SEED has a nice story on perception of curving shots in football (soccer).
The physics of the curving trajectory is interesting. In short, a light spinning ball can transition from a circular trajectory to a tighter spiral, surprising the goalkeeper.
What I find really interesting, though, is that goalkeepers don’t anticipate this.
But goalkeepers see hundreds of free kicks in practice on a daily basis. Surely they’d eventually adapt to bending shots, wouldn’t they?
… Elite professionals from some of the top soccer clubs in the world were shown simulations of straight and bending free kicks, which disappeared from view 10 to 12.5 meters from the goal. They then had to predict the path of the ball.

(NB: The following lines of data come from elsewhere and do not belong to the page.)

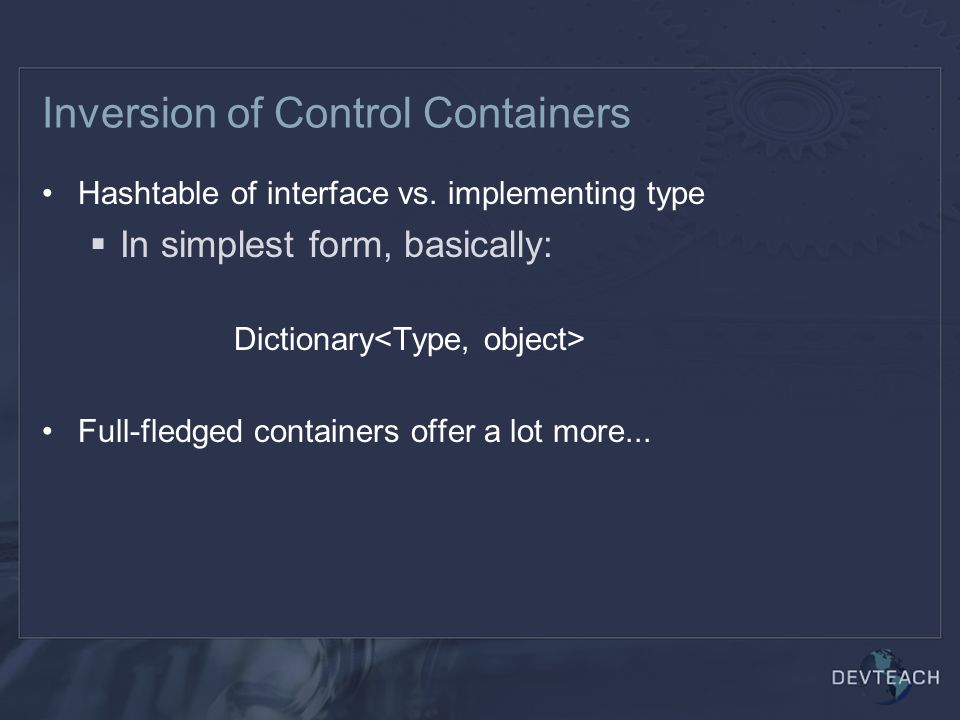 Inversion of Control Containers

• Hashtable of interface vs. implementing type
  ▪ In simplest form, basically:

Dictionary<Type, object>

• Full-fledged containers offer a lot more...

DEVTEACH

The players were accurate for straight kicks, but they made systematic errors on bending shots. Instead of taking the curve into account, players tended to assume the ball would continue straight along the path it was following when it disappeared. Even more surprisingly, goalkeepers were no better at predicting the path of bending balls than other players. …
I think the interesting question is, could they be trained to anticipate this? It’s fairly easy for the goalie to observe the early trajectory of a ball, but due to the nonlinear transition to a new curvature, that’s not helpful. To guess whether the ball might suddenly take a wicked turn, one would have to judge its spin, which has to be much harder. My guess is that prediction is difficult, so the only option is to take robust action. In the case of the famous Carlos shot, one might guess that the goalie should have moved to cover the pole, even if he judged that the ball would be wide. (But who am I to say? I’m a lousy soccer player – I find 9 year olds to be stiff competition.)
SEED has another example:
I wrote about a similar problem on my blog earlier this year: How baseball fielders track fly balls. Researchers found that even when the ball is not spinning, outfielders don’t follow the optimum path to the ball—instead they constantly update their position in response to the ball’s motion.
At first this sounds like a classic lion-gazelle pursuit problem. But there’s one key difference: in pursuit problems I’ve seen, the opponent’s location is known, so the questions are all about physics and (maybe) strategic behavior. In soccer and baseball, at least part of the ball’s state (spin, for example) is at best poorly observed by the receiver. Therefore trajectories that appear to be suboptimal might actually be robust responses to imperfect measurement.
The problems faced by goalies and outfielders are in some ways much like those facing managers: what do you do, given imperfect information about a surprisingly nonlinear world?